When Misada Muadi Murra and her husband Abdu renovated their grand, 100-year-old stone house in the Palestinian village of Kafr Malik, they never thought it would one day become a guesthouse for curious foreigners.
But four years ago, they began hosting international tourists in their home, after being approached by the Masar Ibrahim al-Khalil community-based tourism initiative, which manages the 194-mile (312km) walking path of the same name that runs through the West Bank.
“We really want foreigners to see how our lives are,” says Murra, who also works at the Palestinian Authority Ministry of Youth and Sport. She welcomes visitors who come to see a different Palestine, beyond the images of Israel’s separation wall, checkpoints and violence.
Like much of the Palestinian territories, Kafr Malik is beautiful. It is surrounded by olive trees growing among heads of green wheat, alongside peach trees and vines. But no visitor can fail to notice the settlements – colonies of Israeli citizens – that perch atop hillsides throughout the West Bank and are considered illegal under international law.
With funding from the World Bank – the path received a $2.3 million grant in 2014 – the Masar Ibrahim organization supports female communities, providing training in hospitality, cooking, English language, sewing and embroidery.
There are currently 150 women involved in offering homestays and meals for walkers on the path, says Amira Jaber, the Masar Ibrahim’s women and community development coordinator. There are 17 women’s centers in total, each with up to 10 women working in food production and hospitality, and 23 homestays along the trail’s length.
Women Take the Lead
At Ras al-Auja, near the ancient city of Jericho, Noura Abu Kharbish has four children and is pregnant with a fifth.
But she has no trouble running the homestay that allows visitors an insight into the camps of the West Bank’s Bedouin community. She manages bedding and accommodation, and prepares traditional meals of vine leaves, “shraq” bread – paper-thin loaves cooked over flames – and goat fat, used like butter. Here, it is she, rather than the male members of the camp, who rules the roost.
“I serve the guests here and prepare everything for them in the tent. When they feel happy, I also feel happy,” she says.
While the motivation for operating a homestay was initially financial, Kharbish, 27, describes how she has grown in confidence from the experience.
“It is not just financial; I meet people from different countries, and learn more about them,” she says.

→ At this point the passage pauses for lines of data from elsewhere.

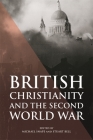 British Christianity and the Second World War (Studies in Modern British Religious History #45) By Michael Snape (Editor), Stuart Bell (Editor), Michael Snape (Contribution by) Cover Image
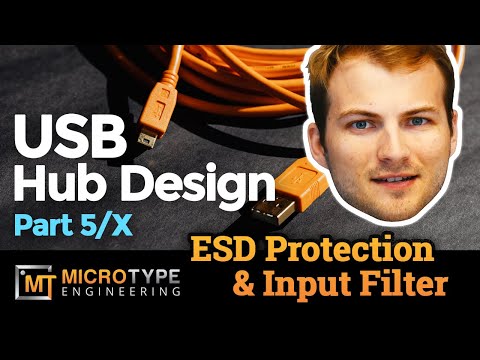 USB Hub Design - Part 5 - ESD Protection and Input Filter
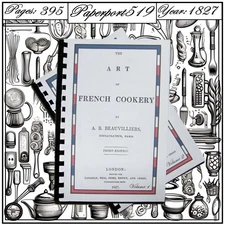1827  The Art Of French Cookery  Vintage Cook Book 395 Pages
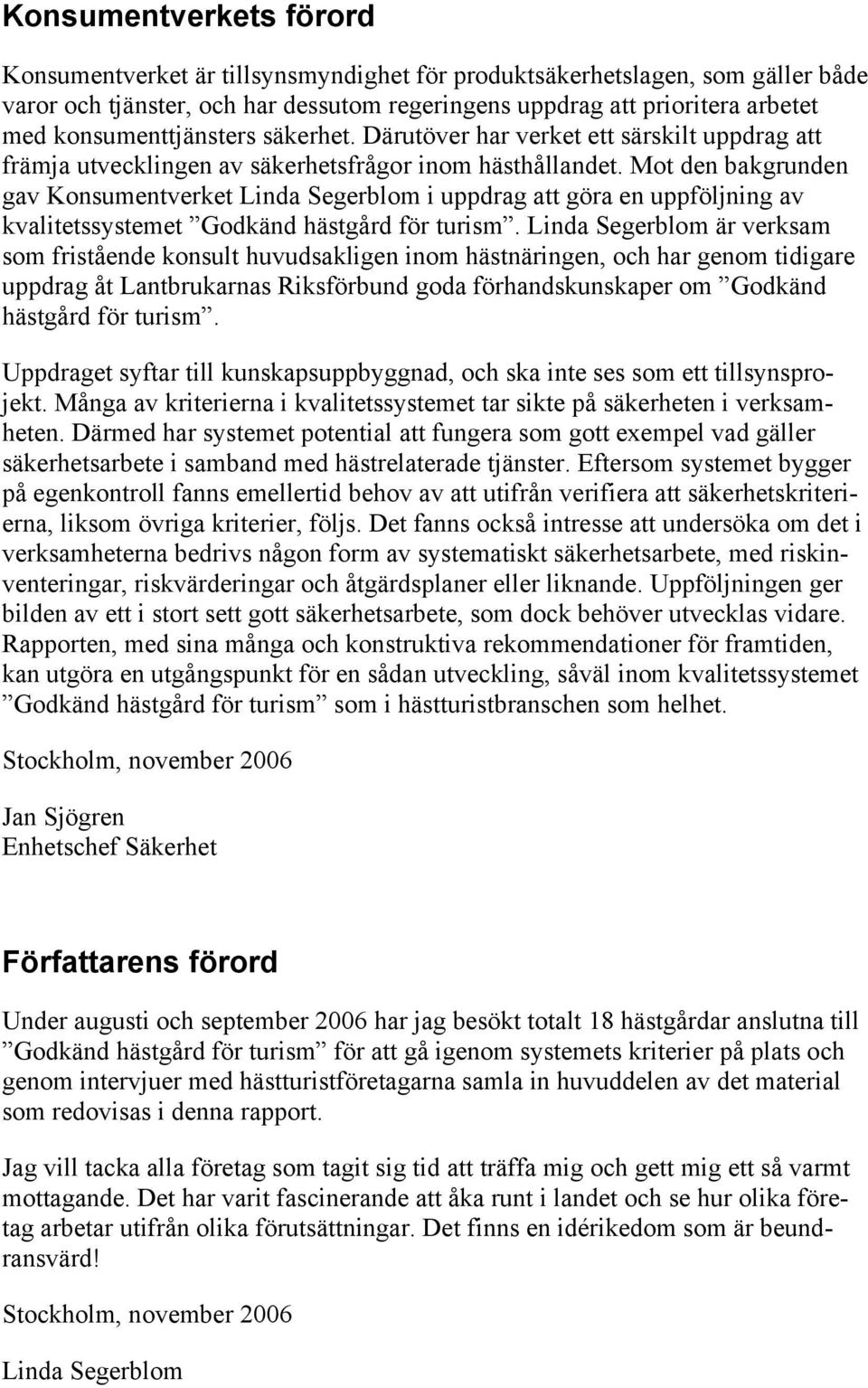 Mot den bakgrunden gav Konsumentverket Linda Segerblom i uppdrag att göra en uppföljning av kvalitetssystemet Godkänd hästgård för turism.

The language barrier is not necessarily an issue: “There is a translator, but for me to feel happy, it is enough when [guests] smile at me, to feel that I did a good thing for them.”
Economic Barriers
While offering homestay accommodation provides a secondary income for Murra, who holds a master’s degree in sociology and speaks English, this brand of community tourism is also helping some of Palestine’s most marginalized women, like Kharbish, to build skills, confidence and financial independence.
Data gathered by UNICEF shows that both female and male literacy rates in the Palestinian territories are high, at 98 percent for men and 92 percent for women. Female enrollment in secondary education actually exceeds male enrollment, by 92 percent to 87.
But entering the workplace poses fresh challenges. U.N. Women says Palestinian women often face disapproving attitudes about employment and experience difficulty maintaining ownership of their own finances.
Data gathered for the UNDP Human Development Report 2016 showed that Gross National Income per capita for women in Palestine is $1,766, against $8,651 for men.
“Palestinian communities are closed due to political challenges and restriction of movement, therefore women are not always very sociable,” Jaber explains.
A lack of job opportunities is also a barrier to development in the West Bank, where women suffer higher levels of unemployment than men. In 2016, the Palestinian Central Bureau of Statistics reported that the unemployment rate among Palestinian women willing and able to work was 44.7 percent, compared to 22.2 percent for men.
On average, women also earn less than men. A woman’s average daily wage in 2016 was 83.3 Israeli shekels ($23), compared to 114.1 shekels ($32) for a man.
The money women earn from providing meals and homestay accommodation – $15–20 for a lunch and $30–40 for an overnight stay – compares well in this context.
Welcoming Strangers
In the village of Duma, southeast of the city of Nablus, Susan Dawabsheh hosts around 12 guests per year – usually foreigners undertaking multiday treks.
Dawabsheh, who does not otherwise work, admitted that she initially felt apprehensive about having strangers to stay.
“I do not know anything about them,” she explains. “In the past, people used to say that people who speak with foreigners are spies. But now, they have started to understand that it is a normal thing. And this work provides me with a good salary.”
Dawabsheh earns around 100 shekels ($29) per guest. Although her husband is still the main breadwinner, she has been able to supplement the family income, while remaining at home to look after her four children.
“I feel proud and more confident,” she says. “It is also an exchange of cultures – seeing people and finding out about their lives.”
Noura Abu Kharbish sums up how the homestay program aims to improve women’s lives: “I am proud that other people see my culture and life in Palestine.”